Am 30.06.2021 wurde das Gesetz zur Modernisierung des Körperschaftsteuerrechts (KöMoG) verkündet. Mit Wirkung zum 01.01.2022 wird damit in Deutschland erstmals ein steuerliches Optionsmodell für Personengesellschaften eingeführt. Es ermöglicht bestimmten Personengesellschaften, zur Besteuerung als Kapitalgesellschaft zu optieren. Damit sollen insbesondere die steuerlichen Rahmenbedingungen für Familienunternehmen und mittelständische Personengesellschaften verbessert werden. Der Gesetzgeber reagiert damit auf entsprechende Forderungen aus der Praxis und von Verbänden, gerade investitionsstarke und nachhaltig ausgerichtete Unternehmen steuerlich zu entlasten. Je nach Geschäftsmodell, Unternehmensplanung und Gesellschaftsstruktur eröffnet das Optionsmodell für die typischerweise als Personengesellschaften organisierten Familienunternehmen eine attraktive Gestaltungsalternative. Wir haben zehn praktisch wichtige Fragen und Antworten zum Optionsmodell und seiner Umsetzung für Sie zusammengefasst:

Zehn Fragen und Antworten

1. Was ist das Grundkonzept des Optionsmodells?

Kern des Optionsmodells ist das Wahlrecht für Personengesellschaften sich wie Kapitalgesellschaften besteuern zu lassen, um so eine rechtsformneutrale Besteuerung zu erreichen. Der Wechsel des Besteuerungsregimes ist erstmals für den Veranlagungszeitraum 2022 möglich.

Gleichzeitig bleiben die gesellschaftsrechtlichen Vorteile der Personengesellschaft gewahrt (weitgehende Gestaltungsfreiheit, eingeschränkte Publizität, Beherrschung auch ohne Kapitalmehrheit, usw.).

● DATENAUSZUG:

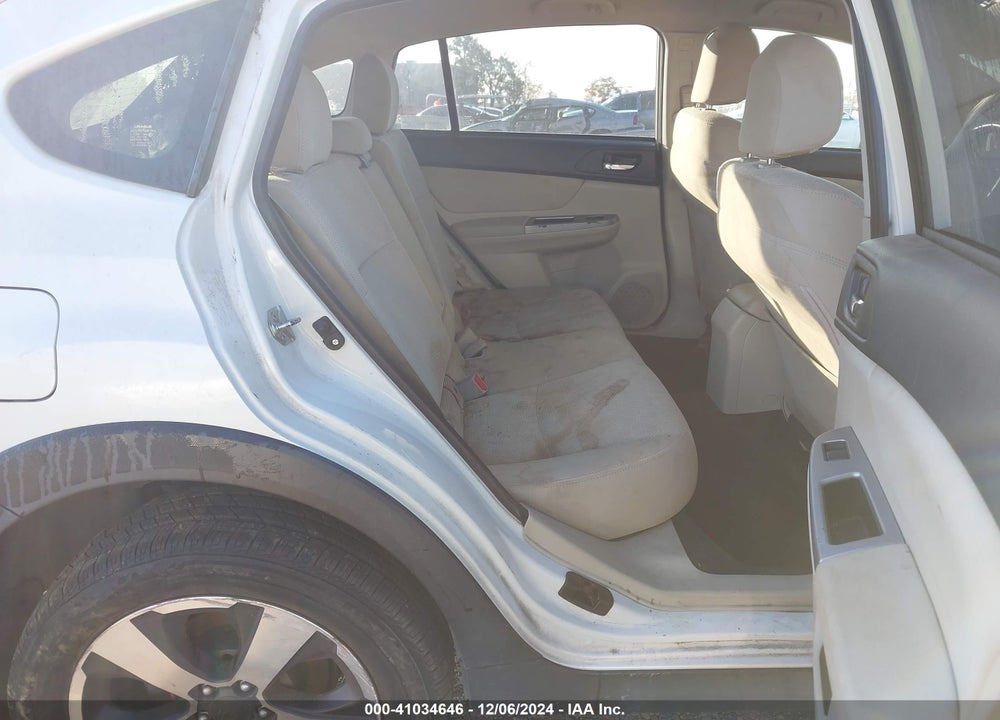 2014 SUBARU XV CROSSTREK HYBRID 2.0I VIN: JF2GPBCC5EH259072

--

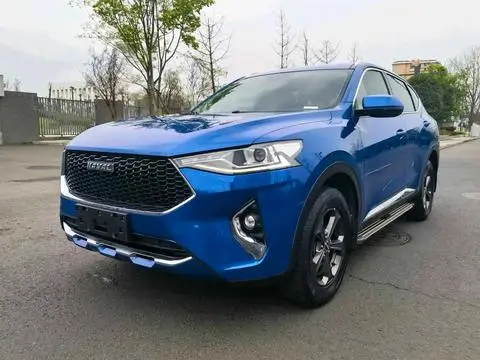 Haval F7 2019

● ARBEITSAUFTRAG 1:
Übernehmen Sie aus dem Lesetext zum Optionsmodell wortgetreu den Abschnitt von „1. Was ist das“ bis „ohne Kapitalmehrheit, usw.).“.
● ARBEITSAUFTRAG 2:
An welchem Datum wurde laut dem Lesetext zum Optionsmodell das Gesetz zur Modernisierung des Körperschaftsteuerrechts verkündet?
● ARBEITSAUFTRAG 3:
Nennen Sie alle gesellschaftsrechtlichen Vorteile der Personengesellschaft, die der Lesetext zum Optionsmodell in Klammern aufführt.

● ERGEBNIS 1:
1. Was ist das Grundkonzept des Optionsmodells?

Kern des Optionsmodells ist das Wahlrecht für Personengesellschaften sich wie Kapitalgesellschaften besteuern zu lassen, um so eine rechtsformneutrale Besteuerung zu erreichen. Der Wechsel des Besteuerungsregimes ist erstmals für den Veranlagungszeitraum 2022 möglich.

Gleichzeitig bleiben die gesellschaftsrechtlichen Vorteile der Personengesellschaft gewahrt (weitgehende Gestaltungsfreiheit, eingeschränkte Publizität, Beherrschung auch ohne Kapitalmehrheit, usw.).

● ERGEBNIS 2:
Am 30.06.2021.

● ERGEBNIS 3:
weitgehende Gestaltungsfreiheit, eingeschränkte Publizität, Beherrschung auch ohne Kapitalmehrheit